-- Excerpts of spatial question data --
————————

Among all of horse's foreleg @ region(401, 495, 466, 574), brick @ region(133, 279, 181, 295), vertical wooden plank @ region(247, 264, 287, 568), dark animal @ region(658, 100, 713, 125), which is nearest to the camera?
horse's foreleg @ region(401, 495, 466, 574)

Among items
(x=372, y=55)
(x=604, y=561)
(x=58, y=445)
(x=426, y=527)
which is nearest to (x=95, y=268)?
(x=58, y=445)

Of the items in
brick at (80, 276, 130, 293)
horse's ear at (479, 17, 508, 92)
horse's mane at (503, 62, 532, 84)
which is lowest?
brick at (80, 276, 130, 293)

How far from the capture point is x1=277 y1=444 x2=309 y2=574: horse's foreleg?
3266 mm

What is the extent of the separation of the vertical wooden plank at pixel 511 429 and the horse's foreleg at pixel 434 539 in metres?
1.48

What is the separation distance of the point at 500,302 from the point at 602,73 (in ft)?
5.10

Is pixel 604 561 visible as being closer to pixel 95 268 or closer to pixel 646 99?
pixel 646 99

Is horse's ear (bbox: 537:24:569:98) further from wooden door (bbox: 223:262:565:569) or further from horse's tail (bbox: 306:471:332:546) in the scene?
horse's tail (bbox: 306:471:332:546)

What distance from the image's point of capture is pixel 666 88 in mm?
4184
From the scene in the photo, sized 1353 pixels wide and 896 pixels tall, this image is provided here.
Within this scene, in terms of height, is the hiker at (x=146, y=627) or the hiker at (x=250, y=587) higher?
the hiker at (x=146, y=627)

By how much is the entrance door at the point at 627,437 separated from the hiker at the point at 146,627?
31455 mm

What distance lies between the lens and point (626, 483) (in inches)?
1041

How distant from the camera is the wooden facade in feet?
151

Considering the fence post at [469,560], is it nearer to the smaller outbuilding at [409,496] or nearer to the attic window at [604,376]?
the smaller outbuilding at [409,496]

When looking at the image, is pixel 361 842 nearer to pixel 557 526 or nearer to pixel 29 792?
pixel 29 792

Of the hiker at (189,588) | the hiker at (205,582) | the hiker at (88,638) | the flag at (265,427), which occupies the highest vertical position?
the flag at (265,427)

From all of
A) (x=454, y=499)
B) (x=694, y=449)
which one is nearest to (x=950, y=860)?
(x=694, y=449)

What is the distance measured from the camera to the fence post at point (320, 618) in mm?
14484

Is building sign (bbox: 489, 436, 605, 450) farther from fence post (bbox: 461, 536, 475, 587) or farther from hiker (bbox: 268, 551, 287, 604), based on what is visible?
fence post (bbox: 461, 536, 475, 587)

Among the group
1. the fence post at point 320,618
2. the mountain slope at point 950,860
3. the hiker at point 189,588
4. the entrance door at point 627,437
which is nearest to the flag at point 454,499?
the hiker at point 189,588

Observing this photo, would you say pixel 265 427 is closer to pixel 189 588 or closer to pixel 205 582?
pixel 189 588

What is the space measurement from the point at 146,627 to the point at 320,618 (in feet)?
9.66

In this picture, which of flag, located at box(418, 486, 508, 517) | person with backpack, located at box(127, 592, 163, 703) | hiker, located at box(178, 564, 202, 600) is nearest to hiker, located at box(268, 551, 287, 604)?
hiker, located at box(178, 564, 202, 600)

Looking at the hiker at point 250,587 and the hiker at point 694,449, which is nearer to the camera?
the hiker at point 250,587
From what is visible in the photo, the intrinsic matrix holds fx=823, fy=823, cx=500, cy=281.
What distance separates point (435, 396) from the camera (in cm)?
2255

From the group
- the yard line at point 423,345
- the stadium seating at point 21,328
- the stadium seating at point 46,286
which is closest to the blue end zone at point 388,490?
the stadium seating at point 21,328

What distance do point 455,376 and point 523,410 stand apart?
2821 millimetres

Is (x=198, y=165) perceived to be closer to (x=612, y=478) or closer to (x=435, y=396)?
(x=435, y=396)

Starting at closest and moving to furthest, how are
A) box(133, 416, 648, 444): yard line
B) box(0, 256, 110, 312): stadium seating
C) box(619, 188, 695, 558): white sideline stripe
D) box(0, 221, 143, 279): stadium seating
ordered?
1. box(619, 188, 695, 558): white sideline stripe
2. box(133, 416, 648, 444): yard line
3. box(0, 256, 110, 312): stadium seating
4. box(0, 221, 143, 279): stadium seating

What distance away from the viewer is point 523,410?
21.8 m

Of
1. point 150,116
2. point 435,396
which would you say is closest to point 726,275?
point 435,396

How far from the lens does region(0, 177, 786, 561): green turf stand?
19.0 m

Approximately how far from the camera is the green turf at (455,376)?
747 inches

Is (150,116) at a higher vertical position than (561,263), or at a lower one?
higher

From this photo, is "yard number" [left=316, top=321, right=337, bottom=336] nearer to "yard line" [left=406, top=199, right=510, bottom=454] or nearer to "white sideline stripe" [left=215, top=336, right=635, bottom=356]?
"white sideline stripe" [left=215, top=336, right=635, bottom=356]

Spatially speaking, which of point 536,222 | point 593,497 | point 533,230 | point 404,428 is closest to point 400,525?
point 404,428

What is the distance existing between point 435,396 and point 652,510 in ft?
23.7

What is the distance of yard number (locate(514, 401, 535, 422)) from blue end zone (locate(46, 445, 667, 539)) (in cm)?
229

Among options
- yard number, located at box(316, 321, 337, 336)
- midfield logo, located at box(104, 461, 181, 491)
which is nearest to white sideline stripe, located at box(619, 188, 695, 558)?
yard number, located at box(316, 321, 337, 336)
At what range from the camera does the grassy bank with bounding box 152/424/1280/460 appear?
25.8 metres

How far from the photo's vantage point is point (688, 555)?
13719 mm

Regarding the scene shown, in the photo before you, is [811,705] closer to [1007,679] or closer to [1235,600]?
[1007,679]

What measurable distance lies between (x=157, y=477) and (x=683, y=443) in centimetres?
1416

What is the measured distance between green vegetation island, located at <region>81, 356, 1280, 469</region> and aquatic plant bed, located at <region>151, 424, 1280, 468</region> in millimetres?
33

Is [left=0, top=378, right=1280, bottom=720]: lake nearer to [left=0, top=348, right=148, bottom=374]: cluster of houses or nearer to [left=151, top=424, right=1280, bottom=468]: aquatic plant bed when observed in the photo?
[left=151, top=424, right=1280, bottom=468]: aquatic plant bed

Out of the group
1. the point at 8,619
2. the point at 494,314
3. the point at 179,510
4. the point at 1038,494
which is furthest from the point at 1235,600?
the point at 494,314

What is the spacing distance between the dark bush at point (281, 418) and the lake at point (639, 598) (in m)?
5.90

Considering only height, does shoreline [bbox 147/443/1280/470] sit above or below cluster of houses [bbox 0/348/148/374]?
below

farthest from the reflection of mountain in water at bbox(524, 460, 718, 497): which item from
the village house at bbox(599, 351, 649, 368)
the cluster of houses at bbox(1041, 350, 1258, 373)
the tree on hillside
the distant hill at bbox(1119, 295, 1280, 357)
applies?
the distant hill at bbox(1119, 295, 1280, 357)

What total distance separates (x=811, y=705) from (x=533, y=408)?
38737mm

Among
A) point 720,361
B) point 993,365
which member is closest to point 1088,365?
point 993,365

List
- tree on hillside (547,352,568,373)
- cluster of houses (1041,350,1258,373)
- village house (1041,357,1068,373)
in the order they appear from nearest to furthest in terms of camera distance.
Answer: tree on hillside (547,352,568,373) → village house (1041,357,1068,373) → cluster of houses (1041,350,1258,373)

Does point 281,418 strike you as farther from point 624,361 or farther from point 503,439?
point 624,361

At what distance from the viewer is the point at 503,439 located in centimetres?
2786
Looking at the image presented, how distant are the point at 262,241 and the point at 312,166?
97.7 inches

————————

-- DIRECTIONS --
Everything from the line containing "Does point 281,418" to the end of the records must be written out exactly; include both of those lines and no others.

-- SOLUTION --
Does point 281,418 strike you as farther from point 624,361 or farther from point 503,439?
point 624,361

At what distance from the viewer is the point at 503,439 located in centimetres?
2786
Looking at the image presented, how distant are the point at 262,241 and the point at 312,166?
97.7 inches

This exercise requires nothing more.